Nortel Networks announced today that it has put intrusion protection from security company Symantec into its application switch, further adding intelligent security to the network fabric.
Available next month, the Nortel Application Switch with Symantec Intelligent Network Protection takes a new approach to protecting the network from within, a sign that the application switch platform has "grown up," said Cindy Borovick, director of data center networks for Framingham, Mass.-based research firm IDC.
"They've taken a unique approach to ensuring the safety of the servers in the data center," Borovick said. "It's a logical progression that you would use the application's switch as a bodyguard to protect them sooner."
Wassim Tawbi, data center portfolio leader with Nortel, said the switch, which sits in the data center in front of the application servers or at the network edge, can ensure that critical threats are identified and stopped before they can penetrate a company's network infrastructure and affect business.

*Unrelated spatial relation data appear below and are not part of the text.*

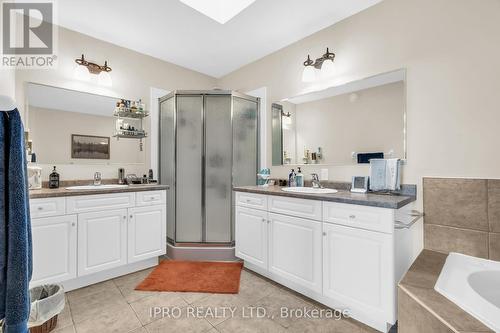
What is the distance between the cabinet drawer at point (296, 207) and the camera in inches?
71.2

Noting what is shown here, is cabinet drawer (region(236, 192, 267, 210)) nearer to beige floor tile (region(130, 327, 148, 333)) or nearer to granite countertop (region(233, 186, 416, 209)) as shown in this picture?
granite countertop (region(233, 186, 416, 209))

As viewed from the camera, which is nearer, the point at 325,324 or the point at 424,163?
the point at 325,324

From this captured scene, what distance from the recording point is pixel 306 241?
Answer: 186 centimetres

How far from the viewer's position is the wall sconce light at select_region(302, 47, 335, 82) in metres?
2.31

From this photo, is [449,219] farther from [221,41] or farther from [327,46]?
[221,41]

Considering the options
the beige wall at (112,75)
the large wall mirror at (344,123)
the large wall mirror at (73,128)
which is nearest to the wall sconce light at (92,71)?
the beige wall at (112,75)

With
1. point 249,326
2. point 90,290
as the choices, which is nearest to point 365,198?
point 249,326

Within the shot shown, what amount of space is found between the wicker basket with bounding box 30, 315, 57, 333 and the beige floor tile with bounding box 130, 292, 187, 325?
477 mm

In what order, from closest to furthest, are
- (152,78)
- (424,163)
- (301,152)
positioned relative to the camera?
(424,163), (301,152), (152,78)

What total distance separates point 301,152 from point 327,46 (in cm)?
113

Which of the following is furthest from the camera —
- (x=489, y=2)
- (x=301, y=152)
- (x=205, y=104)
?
(x=205, y=104)

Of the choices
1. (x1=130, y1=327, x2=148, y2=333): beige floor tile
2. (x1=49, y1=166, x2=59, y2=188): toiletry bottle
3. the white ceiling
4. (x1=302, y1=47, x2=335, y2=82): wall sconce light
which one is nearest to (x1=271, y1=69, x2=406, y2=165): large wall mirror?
(x1=302, y1=47, x2=335, y2=82): wall sconce light

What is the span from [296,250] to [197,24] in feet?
7.94

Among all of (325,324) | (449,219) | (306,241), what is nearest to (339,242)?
(306,241)
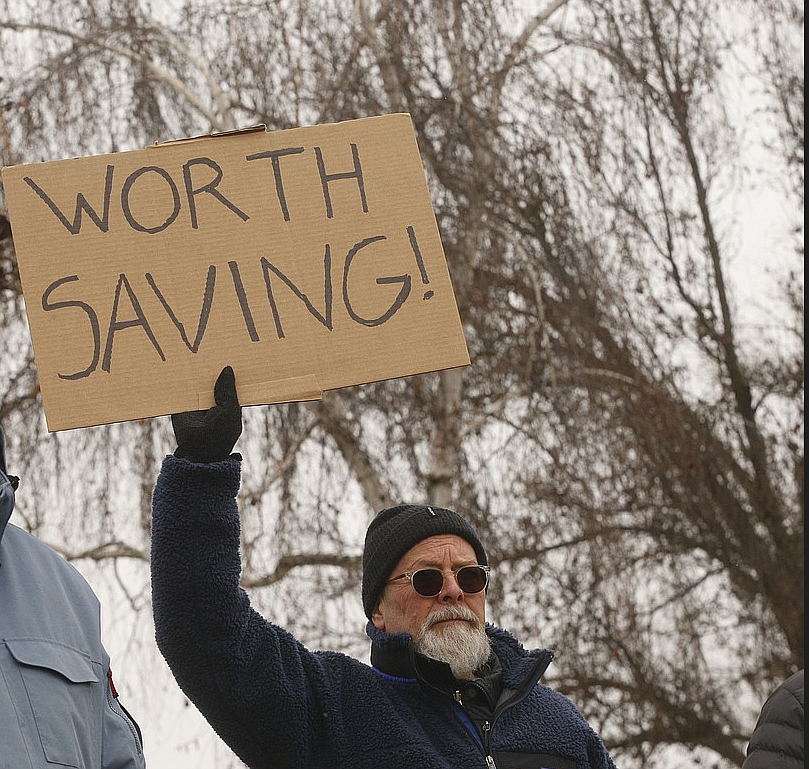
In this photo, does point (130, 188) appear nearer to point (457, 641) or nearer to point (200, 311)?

The switch contains Symantec's network intrusion prevention technology. Both vendors cautioned, however, that this is not a replacement for existing intrusion prevention systems and intrusion detection systems. Instead, it is used to complement other security devices and close the gap between discovery of a network-based vulnerability or threat and testing and deployment of a patch.
The switch includes Symantec's security inspection engine, automatic real-time threat protection updates, and security content updates, said John Harrison, group product manager for Symantec Network Security Solutions.
"This addresses proactive protection in the midst of an outbreak and protects when new vulnerabilities are announced," he said.
Bruce Meyer, senior network engineer with Toledo, Ohio-based healthcare company ProMedica, said he has the switch in a production environment now and plans to release it shortly. The switch sits right at the edge of the company's Internet connection, Meyer said, helping him classify and identify application traffic. He frequently checks the switch's logs to see what kind of traffic is coming over the network in order to prioritize certain applications and ensure that others aren't hogging bandwidth.
"[So far,] I've gotten a couple of hits on a couple of virus-type things," Meyer said, but the switch has yet to identify any serious threats. "I'm not getting any false positives, but I'm getting a few hits."
On a security level, the switch gives Meyer confidence that it will catch something coming in from the outside before it attacks the network, which supports roughly 10,000 end users.
"It knocks out [security threats] before I have to worry about them," he said. "It's nice to know it's there."
Dan Schrader, director of product marketing in Nortel's application switch division, said essentially the switch checks traffic, checks IP addresses, and scans for common denial of service (DoS) attacks.
Symantec Intelligent Network Protection assembles packets, examines the headers and payloads against the database, and looks for detrimental attacks. If something is found, the session is blocked, the IP address is logged, and an alert is sent.
"Looking for severe and critical threats does not replace a full intrusion prevention system," Schrader warned.
For up-to-date protection, Nortel customers can download current security updates through Symantec LiveUpdate, giving them real-time protection.
"It reinforces the application switch's role as the last line of defense before the servers," Borovick said. "You really do need to protect them."
She said Nortel and Symantec's approach could also save network and data center administrators time and money because having security built into the switch means that they don't need to manually update security software on the servers.